Les racines du problème
Lorsqu’il n’est pas récolté, le vétiver est une plante qui permet naturellement de lutter contre l’érosion des sols grâce à son feuillage extérieur, la « paille », qui ralentit les eaux de ruissellements et permet de retenir les sédiments. Mais en Haïti, les paysans dépendent principalement de cette culture pour vivre ; ils déracinent ainsi chaque année les pieds de vétiver, mettant à nu le sol qui se retrouve balayé par les pluies et le vent. L’épaisseur et la qualité des sols cultivables se dégradent progressivement : c’est l’érosion.
L’appauvrissement du sol entraîne une baisse considérable des rendements et impacte directement les acteurs de la filière. Auparavant, un hectare de vétiver pouvait produire 350 à 400 « balles »*. Aujourd’hui, seulement 200.
Le futur de cette filière est donc menacé, comme en témoigne une productrice inquiète : « Demain, mes enfants ne pourront sans doute plus continuer la culture car dans toute une partie de mon terrain, il n’y a plus que des roches. La terre a été emportée plus bas au moment des averses ».
Enrayer le cercle vicieux de la pauvreté
Pour agir contre ce phénomène d’érosion, différentes solutions sont expérimentées par les producteurs avec l’appui d’AVSF. Au lieu de récolter l’ensemble des racines de vétiver sur une parcelle, on peut par exemple laisser une ou plusieurs rangées qui serviront de barrières anti-érosives naturelles. Des réflexions ont également lieu autour de la valorisation du feuillage extérieur du vétiver. La paille peut par exemple être utilisée pour construire des rampes qui viendront réduire la force des eaux de ruissellement qui entraînent la terre. Elle peut aussi être utilisée pour couvrir les jeunes plants et la terre afin de les protéger des pluies, du vent et du soleil.
Toutes ces méthodes permettent d’atténuer l’érosion mais engendrent des coûts supplémentaires de main-d’œuvre, que les producteurs n’ont généralement pas les moyens de supporter.

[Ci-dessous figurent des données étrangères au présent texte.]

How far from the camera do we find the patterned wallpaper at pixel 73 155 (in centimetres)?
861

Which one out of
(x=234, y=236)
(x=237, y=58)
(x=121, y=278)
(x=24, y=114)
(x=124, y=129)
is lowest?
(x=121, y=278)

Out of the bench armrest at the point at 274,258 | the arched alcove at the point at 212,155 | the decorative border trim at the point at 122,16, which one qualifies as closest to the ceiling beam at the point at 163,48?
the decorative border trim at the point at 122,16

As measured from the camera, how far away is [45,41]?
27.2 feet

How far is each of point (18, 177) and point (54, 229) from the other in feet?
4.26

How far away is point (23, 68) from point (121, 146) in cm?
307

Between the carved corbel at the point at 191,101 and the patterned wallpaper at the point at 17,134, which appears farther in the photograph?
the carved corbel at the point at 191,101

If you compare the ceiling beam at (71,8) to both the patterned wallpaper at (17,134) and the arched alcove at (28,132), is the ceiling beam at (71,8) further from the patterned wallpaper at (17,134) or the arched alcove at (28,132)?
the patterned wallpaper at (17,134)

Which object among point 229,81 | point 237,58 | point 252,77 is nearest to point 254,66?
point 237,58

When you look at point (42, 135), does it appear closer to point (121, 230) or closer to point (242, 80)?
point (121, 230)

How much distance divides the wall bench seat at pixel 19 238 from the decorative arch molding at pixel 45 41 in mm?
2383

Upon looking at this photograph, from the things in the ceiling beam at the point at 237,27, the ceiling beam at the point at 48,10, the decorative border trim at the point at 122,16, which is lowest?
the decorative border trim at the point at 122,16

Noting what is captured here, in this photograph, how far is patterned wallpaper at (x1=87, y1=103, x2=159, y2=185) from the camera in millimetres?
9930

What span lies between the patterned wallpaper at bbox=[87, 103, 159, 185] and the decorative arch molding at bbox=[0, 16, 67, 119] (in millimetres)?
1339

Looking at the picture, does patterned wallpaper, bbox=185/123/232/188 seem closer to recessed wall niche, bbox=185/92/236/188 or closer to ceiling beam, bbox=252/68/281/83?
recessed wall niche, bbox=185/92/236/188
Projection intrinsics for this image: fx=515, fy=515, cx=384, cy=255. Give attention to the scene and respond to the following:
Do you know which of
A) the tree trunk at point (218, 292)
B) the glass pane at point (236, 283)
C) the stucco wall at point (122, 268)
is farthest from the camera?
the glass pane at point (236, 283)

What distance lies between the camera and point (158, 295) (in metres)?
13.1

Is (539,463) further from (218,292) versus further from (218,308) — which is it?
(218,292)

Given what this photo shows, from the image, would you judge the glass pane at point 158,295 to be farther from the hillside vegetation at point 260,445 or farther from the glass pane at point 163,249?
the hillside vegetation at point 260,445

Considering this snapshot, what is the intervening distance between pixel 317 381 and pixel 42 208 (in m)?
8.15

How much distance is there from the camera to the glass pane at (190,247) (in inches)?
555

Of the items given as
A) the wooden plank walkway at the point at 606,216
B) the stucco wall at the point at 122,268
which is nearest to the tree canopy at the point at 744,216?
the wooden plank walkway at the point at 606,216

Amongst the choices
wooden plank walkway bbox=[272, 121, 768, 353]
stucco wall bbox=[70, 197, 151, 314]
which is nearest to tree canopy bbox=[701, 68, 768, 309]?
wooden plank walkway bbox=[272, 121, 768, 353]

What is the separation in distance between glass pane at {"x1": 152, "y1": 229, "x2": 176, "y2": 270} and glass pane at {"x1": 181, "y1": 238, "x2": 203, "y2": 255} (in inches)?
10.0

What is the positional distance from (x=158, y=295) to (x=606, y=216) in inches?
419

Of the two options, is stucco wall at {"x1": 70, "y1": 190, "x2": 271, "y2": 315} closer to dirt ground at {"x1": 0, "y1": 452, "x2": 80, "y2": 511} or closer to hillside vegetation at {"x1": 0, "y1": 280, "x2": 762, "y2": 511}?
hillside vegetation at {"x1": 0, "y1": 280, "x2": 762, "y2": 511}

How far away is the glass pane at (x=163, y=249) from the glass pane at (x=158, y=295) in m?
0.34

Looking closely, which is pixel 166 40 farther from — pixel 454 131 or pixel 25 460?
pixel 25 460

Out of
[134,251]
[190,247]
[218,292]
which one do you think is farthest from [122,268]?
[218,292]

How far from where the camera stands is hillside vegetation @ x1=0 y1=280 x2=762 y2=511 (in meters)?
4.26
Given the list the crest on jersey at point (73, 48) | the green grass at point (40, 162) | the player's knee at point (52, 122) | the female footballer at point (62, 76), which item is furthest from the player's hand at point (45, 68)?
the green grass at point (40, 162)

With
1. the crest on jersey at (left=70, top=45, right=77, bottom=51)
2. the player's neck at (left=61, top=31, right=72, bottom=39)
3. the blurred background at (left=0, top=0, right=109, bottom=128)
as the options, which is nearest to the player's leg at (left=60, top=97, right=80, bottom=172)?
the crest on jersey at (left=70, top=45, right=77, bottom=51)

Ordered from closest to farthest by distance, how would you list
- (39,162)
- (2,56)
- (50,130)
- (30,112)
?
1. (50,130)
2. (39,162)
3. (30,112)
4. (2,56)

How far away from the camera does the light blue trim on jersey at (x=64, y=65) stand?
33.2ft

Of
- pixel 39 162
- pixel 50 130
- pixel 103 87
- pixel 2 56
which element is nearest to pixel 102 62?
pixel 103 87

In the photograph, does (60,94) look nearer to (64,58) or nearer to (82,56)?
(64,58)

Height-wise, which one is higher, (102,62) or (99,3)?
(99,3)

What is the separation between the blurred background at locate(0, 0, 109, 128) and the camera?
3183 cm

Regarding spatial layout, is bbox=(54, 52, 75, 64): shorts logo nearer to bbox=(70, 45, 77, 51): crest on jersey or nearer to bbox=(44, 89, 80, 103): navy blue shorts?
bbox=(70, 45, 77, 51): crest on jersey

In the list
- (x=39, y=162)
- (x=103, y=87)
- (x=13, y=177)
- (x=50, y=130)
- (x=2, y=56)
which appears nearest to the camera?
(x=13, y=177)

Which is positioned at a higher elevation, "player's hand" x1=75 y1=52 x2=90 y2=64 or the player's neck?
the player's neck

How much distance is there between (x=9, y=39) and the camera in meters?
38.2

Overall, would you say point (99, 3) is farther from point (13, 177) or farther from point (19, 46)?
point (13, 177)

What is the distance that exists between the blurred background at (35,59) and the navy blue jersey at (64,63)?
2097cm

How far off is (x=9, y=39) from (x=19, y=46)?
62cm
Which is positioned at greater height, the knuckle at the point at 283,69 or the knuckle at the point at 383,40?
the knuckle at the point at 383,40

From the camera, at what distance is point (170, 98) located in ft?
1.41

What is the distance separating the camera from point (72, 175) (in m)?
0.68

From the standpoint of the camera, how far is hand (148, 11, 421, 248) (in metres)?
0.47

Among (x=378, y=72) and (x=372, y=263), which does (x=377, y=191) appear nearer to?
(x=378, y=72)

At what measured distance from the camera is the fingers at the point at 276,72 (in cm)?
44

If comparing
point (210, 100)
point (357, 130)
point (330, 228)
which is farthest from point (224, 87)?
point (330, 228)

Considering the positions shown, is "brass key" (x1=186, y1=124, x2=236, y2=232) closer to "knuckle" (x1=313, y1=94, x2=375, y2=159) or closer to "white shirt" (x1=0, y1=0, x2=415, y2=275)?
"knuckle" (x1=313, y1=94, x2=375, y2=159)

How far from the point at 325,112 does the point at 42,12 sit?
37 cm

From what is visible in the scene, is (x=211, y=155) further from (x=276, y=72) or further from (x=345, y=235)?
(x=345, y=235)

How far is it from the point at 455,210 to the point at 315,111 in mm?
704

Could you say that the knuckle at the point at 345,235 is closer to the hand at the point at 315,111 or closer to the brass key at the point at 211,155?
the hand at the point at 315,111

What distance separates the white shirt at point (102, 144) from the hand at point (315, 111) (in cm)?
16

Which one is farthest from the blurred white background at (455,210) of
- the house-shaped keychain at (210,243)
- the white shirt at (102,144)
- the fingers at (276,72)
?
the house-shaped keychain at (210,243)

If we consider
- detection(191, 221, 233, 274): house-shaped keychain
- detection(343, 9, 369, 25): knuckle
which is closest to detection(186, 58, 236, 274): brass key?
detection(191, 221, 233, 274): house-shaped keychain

Améliorer les revenus des producteurs est donc indispensable pour instaurer des changements de pratiques pérennes. C’est dans cet objectif qu’un dialogue a été initié entre des coopératives de petits producteurs, des distillateurs et des parfumeurs internationaux. Le but est d’aboutir à des conditions d’achat et de contractualisation plus justes et équitables, sur la base d’un cahier des charges qui prenne mieux en compte les enjeux environnementaux et sociaux.